Hands on! Let’s try out the different API’s
Enough theory and numbers, let’s dive into coding! You can find all code used here in my GitHub repository.
Setting up our image dataset
First things first. Before we scan images for faces, let’s set up our image dataset.
For this blog post I’ve downloaded 33 images from pexels.com, many thanks to the contributors/photographers of the images and also to Pexels!
The images have been committed to the GitHub repository, so you don't need to search for any images if you simply want to start playing with the API's.
Writing a basic test framework
Framework might be the wrong word as my custom code only consists of two classes. However, these two classes help me to easily analyze image (meta-) data and have as few code as possibly in the different implementations.
Comparing the vendors SDK’s
As I’m most familiar with PHP, I've decided to stick to PHP for this test. I still want to point out what SDK’s each vendor provides (as of today):
Note: Microsoft doesn't actually provide any SDK's, they do offer code examples for the technologies listed above though.
If you’ve read the lists carefully, you might have noticed that IBM does not only offer the least amount of SDK’s but also no SDK for PHP.
However, that wasn’t a big issue for me as they provide cURL examples which helped me to easily write 37 lines of code for a (very basic) IBM Visual Recognition client class.
Integrating the vendors API’s
Getting the SDK's is easy.

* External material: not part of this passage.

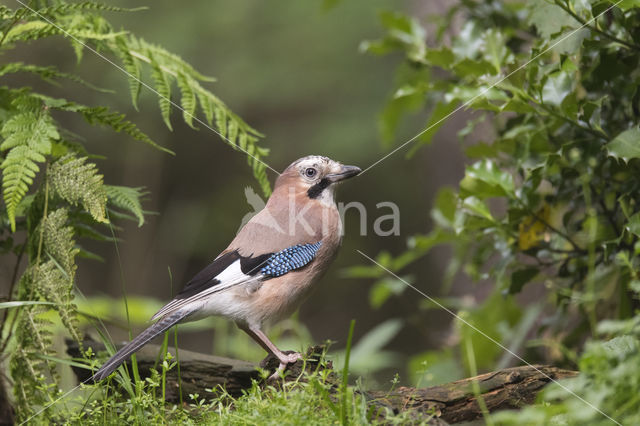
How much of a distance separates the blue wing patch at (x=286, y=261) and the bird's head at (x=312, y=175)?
314 mm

Even easier with Composer. However, I did notice some things that could be improved to make a developer’s life easier.
I've started with the Amazon Rekognition API. Going through their documentation, I really felt a bit lost at the beginning. Not only did I miss some basic examples (or wasn’t able to find them?), but also I had the feeling that I have to click a few times until I was able to find what I was looking for. In one case I even gave up and simply got the information by directly inspecting their SDK source code.
On the other hand, it could just be me? Let me know if Amazon Rekognition was easy (or difficult) for you to integrate!

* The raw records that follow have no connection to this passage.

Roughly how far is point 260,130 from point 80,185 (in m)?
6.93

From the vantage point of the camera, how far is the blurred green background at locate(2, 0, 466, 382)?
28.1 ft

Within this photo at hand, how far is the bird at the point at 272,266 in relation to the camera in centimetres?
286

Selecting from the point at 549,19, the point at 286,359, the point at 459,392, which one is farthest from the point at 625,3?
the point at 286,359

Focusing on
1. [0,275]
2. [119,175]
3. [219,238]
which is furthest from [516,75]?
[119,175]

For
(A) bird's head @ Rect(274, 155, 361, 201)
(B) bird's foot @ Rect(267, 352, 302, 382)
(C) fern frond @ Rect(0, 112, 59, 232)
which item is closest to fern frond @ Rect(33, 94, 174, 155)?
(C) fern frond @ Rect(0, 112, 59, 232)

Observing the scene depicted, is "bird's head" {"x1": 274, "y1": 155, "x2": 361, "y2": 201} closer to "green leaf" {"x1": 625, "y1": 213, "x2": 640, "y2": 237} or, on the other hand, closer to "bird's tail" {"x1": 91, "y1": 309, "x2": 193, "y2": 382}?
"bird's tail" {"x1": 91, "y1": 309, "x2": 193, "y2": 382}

Note: While Google and IBM return the bounding boxes coordinates, Amazon returns the coordinates as ratio of the overall image width/height. I have no idea why that is, but it's not a big deal. You can write a helper function to get the coordinates from the ratio, just as I did.

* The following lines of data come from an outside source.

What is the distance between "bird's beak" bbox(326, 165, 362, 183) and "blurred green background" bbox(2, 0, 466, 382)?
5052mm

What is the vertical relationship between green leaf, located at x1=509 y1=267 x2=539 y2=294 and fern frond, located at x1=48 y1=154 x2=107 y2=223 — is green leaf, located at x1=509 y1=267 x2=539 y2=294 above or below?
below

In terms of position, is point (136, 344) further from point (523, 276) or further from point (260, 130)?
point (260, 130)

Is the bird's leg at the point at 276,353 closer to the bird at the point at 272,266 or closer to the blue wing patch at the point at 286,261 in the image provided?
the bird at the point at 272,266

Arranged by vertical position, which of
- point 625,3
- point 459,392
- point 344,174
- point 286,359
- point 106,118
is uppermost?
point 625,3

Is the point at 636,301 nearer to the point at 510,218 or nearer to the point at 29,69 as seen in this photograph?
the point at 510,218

Next came Google. In comparison with Amazon, they do provide examples, which helped me a lot! Or maybe I was just already in the “investing different SDK’s” mindset.
Whatever the case may be, integrating the SDK felt a lot simpler and also I had to spend less clicks to retrieve information I was looking for.
As stated before, IBM doesn’t (yet?) provide a SDK for PHP. However, with the provided cURL examples, I had a custom client set up in no time. There’s not much that you can do wrong if a cURL example is provided to you!
Looking at Microsoft's code example for PHP (which uses Pear's HTTP_Request2 package), I ended up writing my own client for Microsoft's Face API.
I guess I'm simply a cURL person.
Before we compare the different face detection API’s, let's scan the images first by ourselves! How many faces would a human be able to detect?
If you already had a look on my dataset, you might have seen a few images containing tricky faces. What do I mean by "tricky"? Well, when you e.g. only see a small part of a face and/or the face is in an uncommon angle.
Time for a little experiment
I went over all images and wrote down how many faces I thought I've detected. I would use this number to calculate a vendor's sucess rate for an image and see if it was able to detect as many faces as I did. However, setting the expected number of faces detected solely by me seemed a bit too biased to me. I needed more opinions.
This is when I kindly asked three coworkers to go through my images and tell me how many faces they would detect.
The only task I gave them was "Tell me how many faces, and not heads, you're able to detect". I didn't define any rules, I wanted to give them any imaginable freedom for doing this task.